— Records —
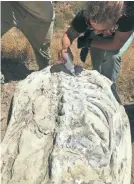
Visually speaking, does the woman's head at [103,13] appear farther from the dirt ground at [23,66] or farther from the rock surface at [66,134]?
the dirt ground at [23,66]

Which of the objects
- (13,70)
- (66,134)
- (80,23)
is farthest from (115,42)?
(13,70)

— Instruction —
Transcribe the data above word for word, keeping every line in its original order. Leave out the pictures.

— Result for this task —
Visually speaking, does the woman's head at [103,13] appear farther from the dirt ground at [23,66] or farther from the rock surface at [66,134]?
the dirt ground at [23,66]

Which of the objects
- (13,70)
- (66,134)
- (80,23)
is farthest from (115,42)?
(13,70)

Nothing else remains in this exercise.